Some may argue that this expansion of government has been for the good of the nation, but i cant imagine how sacrificing the liberties and freedoms of my own self and my future children can be a trade for temporary appeasement.

Perhaps the most terrifying thing of an expanding with fewer liberities is the creation of a nanny state. We have already seen this happen with social security, currently many of the elderly are absolutely reliant on the program and will immediately side with the candidate that promises them the biggest expansion of social security or medical benefits. A system of free government cannot exist if it is based on this principle. It ultimately leads to a authoritarian government.

I ask you are the benefits you recieve worth sacrificing the liberities and freedoms of your children and their children?

I hope is no otherwise were gearing for another era of authoritarian government

dabbler's avatar

Big government is necessary to facilitate some kinds of freedom.

Freedom from discrimination and harassment as enforceable policies need a pervasive and persuasive party to make it happen. Corporations don’t care much one way or another.

Freedom from being poisoned by an industrial process upwind or upstream from you is another one that takes an entity bigger than the poisoner to make it work. The markets won’t do that sort of thing.

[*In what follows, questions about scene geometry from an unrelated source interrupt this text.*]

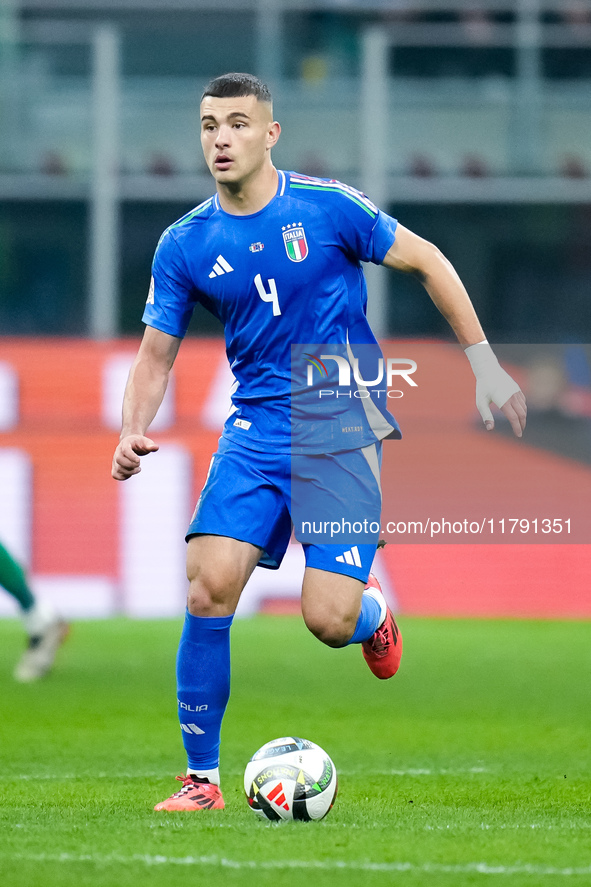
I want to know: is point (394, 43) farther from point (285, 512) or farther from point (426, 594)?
point (285, 512)

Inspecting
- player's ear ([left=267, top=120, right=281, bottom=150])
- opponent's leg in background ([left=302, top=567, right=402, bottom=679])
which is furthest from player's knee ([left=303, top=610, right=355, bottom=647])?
player's ear ([left=267, top=120, right=281, bottom=150])

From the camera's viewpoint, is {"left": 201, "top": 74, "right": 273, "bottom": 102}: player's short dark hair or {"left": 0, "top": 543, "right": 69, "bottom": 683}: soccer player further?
{"left": 0, "top": 543, "right": 69, "bottom": 683}: soccer player

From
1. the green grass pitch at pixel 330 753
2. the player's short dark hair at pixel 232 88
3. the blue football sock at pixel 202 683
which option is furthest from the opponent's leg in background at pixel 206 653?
the player's short dark hair at pixel 232 88

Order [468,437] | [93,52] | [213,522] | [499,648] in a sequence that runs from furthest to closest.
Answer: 1. [93,52]
2. [468,437]
3. [499,648]
4. [213,522]

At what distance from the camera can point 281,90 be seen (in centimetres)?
1135

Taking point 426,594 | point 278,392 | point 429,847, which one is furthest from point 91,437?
point 429,847

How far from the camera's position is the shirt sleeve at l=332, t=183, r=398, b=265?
4373 mm

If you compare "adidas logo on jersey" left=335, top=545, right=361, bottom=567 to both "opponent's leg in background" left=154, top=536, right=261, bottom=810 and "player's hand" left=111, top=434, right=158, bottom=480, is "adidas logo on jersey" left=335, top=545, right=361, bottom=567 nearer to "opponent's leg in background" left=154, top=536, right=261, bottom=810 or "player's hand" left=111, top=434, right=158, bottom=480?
"opponent's leg in background" left=154, top=536, right=261, bottom=810

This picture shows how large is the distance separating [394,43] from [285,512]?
26.1ft

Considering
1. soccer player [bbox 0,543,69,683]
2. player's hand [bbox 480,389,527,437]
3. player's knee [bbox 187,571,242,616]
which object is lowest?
soccer player [bbox 0,543,69,683]

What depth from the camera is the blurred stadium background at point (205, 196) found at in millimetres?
10000

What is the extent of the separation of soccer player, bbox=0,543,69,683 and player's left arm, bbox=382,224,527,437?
11.7ft

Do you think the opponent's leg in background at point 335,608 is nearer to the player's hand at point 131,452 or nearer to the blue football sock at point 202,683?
the blue football sock at point 202,683

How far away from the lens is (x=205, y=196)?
36.1ft
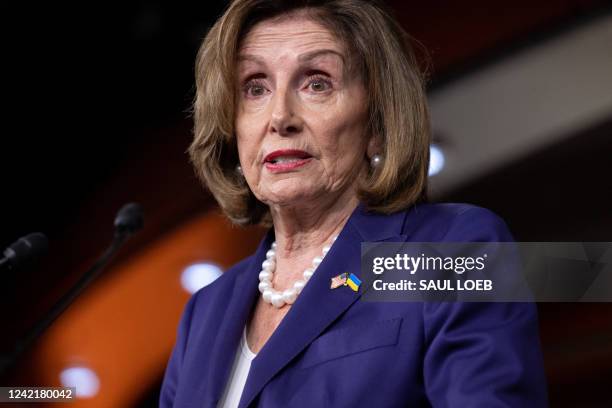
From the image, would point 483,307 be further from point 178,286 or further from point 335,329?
point 178,286

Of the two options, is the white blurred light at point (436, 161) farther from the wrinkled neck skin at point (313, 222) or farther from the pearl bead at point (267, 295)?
the pearl bead at point (267, 295)

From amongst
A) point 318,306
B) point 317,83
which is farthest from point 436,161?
point 318,306

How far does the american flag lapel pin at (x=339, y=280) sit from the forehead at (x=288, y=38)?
18.8 inches

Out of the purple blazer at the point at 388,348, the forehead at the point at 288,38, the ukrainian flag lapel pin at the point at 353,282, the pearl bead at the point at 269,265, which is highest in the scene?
the forehead at the point at 288,38

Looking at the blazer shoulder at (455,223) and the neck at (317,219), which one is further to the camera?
the neck at (317,219)

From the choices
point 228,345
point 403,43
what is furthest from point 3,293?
point 403,43

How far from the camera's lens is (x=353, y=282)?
1.52 metres

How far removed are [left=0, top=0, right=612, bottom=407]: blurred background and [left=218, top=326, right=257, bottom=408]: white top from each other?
85cm

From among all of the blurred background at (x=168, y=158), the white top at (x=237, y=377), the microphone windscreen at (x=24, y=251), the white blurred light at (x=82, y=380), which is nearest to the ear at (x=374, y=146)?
the white top at (x=237, y=377)

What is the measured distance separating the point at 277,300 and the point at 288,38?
546mm

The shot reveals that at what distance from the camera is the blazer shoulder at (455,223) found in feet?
4.76

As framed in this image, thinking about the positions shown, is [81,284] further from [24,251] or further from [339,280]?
[339,280]

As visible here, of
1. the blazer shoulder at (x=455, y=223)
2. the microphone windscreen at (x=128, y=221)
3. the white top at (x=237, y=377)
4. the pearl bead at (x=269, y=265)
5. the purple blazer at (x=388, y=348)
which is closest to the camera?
the purple blazer at (x=388, y=348)

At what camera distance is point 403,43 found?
5.76ft
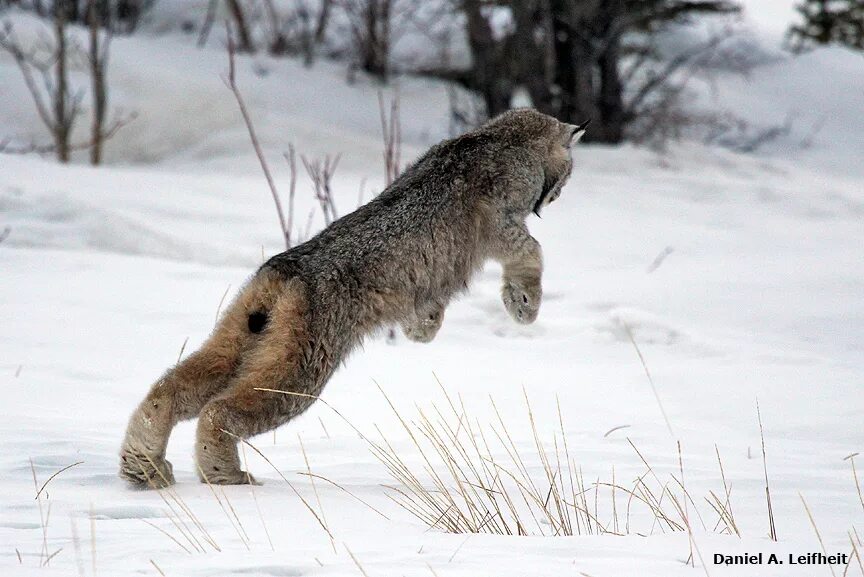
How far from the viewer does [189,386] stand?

Freedom from becoming destitute when a major illness strikes someone in your family is something the markets don’t seem to want to cough up.

CaptainHarley's avatar

Sheer bigness carries with it an increase in power. Big government and individual freedom are almost inverse functions of each other. Government will always attempt to arrogate power unto itself, usually at the expense of individual freedom. Many in government think that we are too stupid to know what’s best for us, so we have to be controlled. True freedom includes the freedom to fail. How people can be against “big pharma” and “big oil” and the other corporate “bigs” and yet condone, even advocate, big goverment is beyond me. I think it stems from two motivations: to get something for nothing via goverment, and to participate in the increase in power and corruption that a big government provides a few.